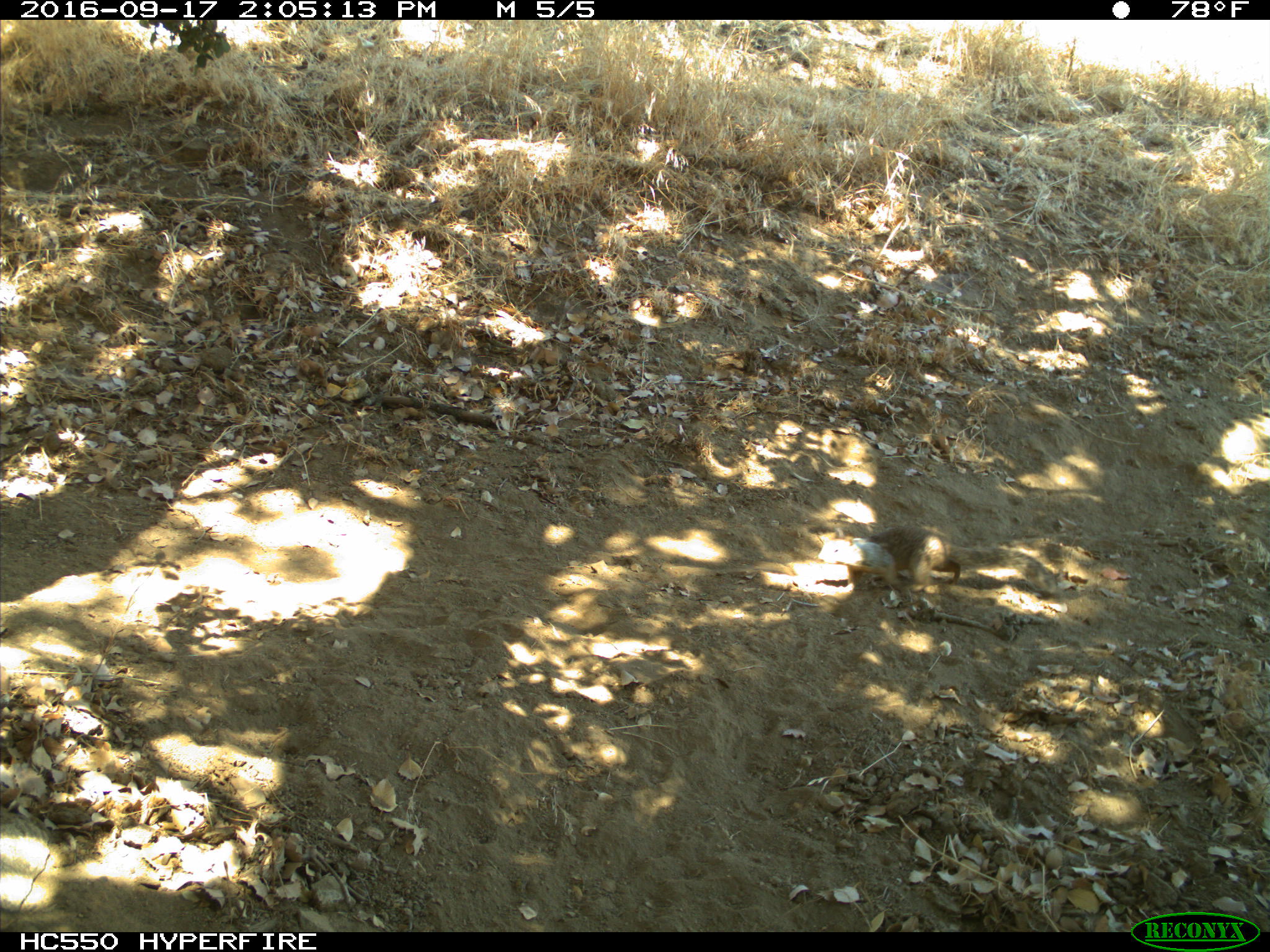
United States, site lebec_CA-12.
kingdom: Animalia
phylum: Chordata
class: Mammalia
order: Rodentia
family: Sciuridae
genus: Otospermophilus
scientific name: Otospermophilus beecheyi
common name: california ground squirrel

____

-- Your goal --
Your task is to transcribe all of the records precisely, with no images included.

-- Solution --
United States, site lebec_CA-12.
kingdom: Animalia
phylum: Chordata
class: Mammalia
order: Rodentia
family: Sciuridae
genus: Otospermophilus
scientific name: Otospermophilus beecheyi
common name: california ground squirrel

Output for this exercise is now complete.